Challenge >>
Can you write out again every line from the one containing "What is the distance from" through the last line, not only the answers, with each distance and coordinate in the answers moved up by 83?

○ ○ ○ ○ ○

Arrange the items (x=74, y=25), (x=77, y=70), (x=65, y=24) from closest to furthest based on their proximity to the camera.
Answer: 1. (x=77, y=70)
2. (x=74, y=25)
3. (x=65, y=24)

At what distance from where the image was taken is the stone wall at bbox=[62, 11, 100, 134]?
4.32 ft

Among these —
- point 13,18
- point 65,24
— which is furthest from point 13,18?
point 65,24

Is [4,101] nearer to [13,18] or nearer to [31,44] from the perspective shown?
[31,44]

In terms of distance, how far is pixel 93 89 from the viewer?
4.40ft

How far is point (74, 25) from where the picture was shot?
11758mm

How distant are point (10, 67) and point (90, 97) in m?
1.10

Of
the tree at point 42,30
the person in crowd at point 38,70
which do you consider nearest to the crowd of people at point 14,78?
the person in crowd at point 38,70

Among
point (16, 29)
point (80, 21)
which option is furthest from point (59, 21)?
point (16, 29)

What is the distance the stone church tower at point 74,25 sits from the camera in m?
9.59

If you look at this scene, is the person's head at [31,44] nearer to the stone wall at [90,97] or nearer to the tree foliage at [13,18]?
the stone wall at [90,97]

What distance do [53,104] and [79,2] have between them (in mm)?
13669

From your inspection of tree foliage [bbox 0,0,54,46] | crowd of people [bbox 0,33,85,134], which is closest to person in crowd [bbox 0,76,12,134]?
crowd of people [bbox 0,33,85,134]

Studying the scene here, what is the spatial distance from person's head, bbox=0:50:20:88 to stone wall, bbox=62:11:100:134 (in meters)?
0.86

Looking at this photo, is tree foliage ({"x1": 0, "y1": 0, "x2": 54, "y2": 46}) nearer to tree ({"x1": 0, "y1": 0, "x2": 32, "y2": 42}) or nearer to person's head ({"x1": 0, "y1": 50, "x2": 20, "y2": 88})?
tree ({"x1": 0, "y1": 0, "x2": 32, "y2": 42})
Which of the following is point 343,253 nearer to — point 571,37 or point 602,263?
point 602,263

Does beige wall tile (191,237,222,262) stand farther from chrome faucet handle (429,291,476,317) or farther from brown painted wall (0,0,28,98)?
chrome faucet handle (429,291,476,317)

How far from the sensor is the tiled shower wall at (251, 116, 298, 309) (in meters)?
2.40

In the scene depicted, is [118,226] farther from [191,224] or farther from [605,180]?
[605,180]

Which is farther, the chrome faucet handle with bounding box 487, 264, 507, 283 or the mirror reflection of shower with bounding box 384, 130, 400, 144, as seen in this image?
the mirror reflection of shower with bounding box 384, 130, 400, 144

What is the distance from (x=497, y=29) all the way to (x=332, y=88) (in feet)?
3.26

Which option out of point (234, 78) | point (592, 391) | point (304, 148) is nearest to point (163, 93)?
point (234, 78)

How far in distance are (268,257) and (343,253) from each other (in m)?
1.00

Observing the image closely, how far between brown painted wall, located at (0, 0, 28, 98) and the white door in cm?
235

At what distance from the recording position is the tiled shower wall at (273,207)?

○ ○ ○ ○ ○

Solved problem >>
What is the distance from (x=497, y=29) all the way to (x=332, y=88) (in feet)?
86.26

Which option out of point (234, 78) | point (592, 391) | point (304, 148) is nearest to point (163, 93)?
point (317, 161)

How far in distance are (268,257) and (343,253) from each other (in m)?
84.00

Observing the image closely, how far between brown painted wall, located at (0, 0, 28, 98) and the white door in cm?
318

At what distance from the recording position is the tiled shower wall at (273,207)?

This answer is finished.